Aim —
Please copy each of the items below word for word, leaving out the pictures.

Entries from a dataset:
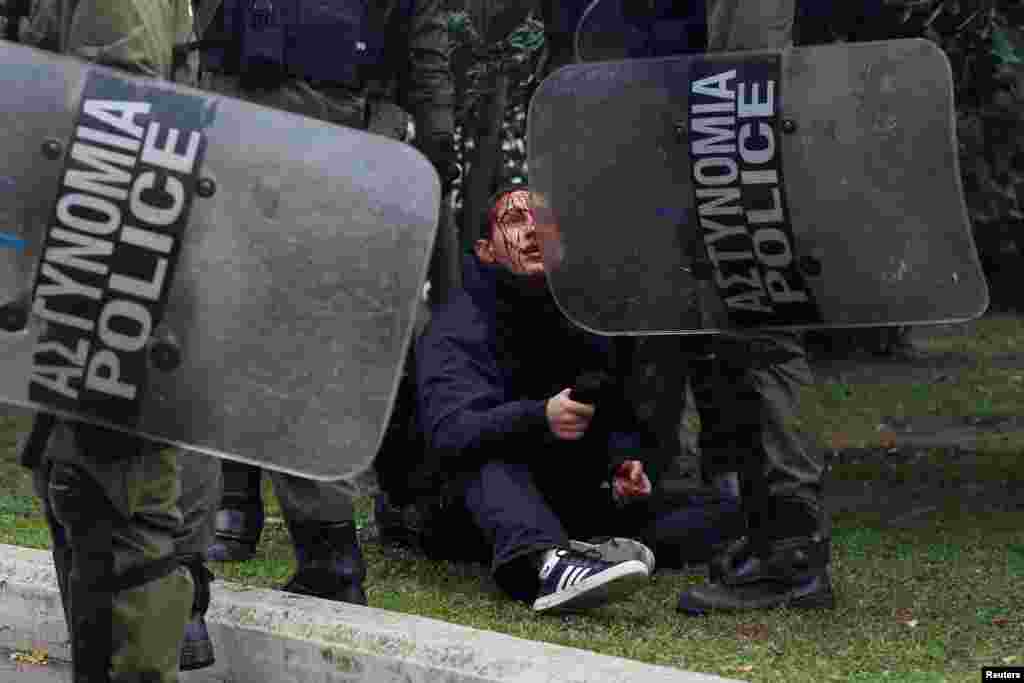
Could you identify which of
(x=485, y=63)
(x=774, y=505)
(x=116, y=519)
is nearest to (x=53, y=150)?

Exercise output —
Could you identify which of
(x=485, y=63)
(x=774, y=505)
(x=116, y=519)
is nearest to (x=53, y=150)?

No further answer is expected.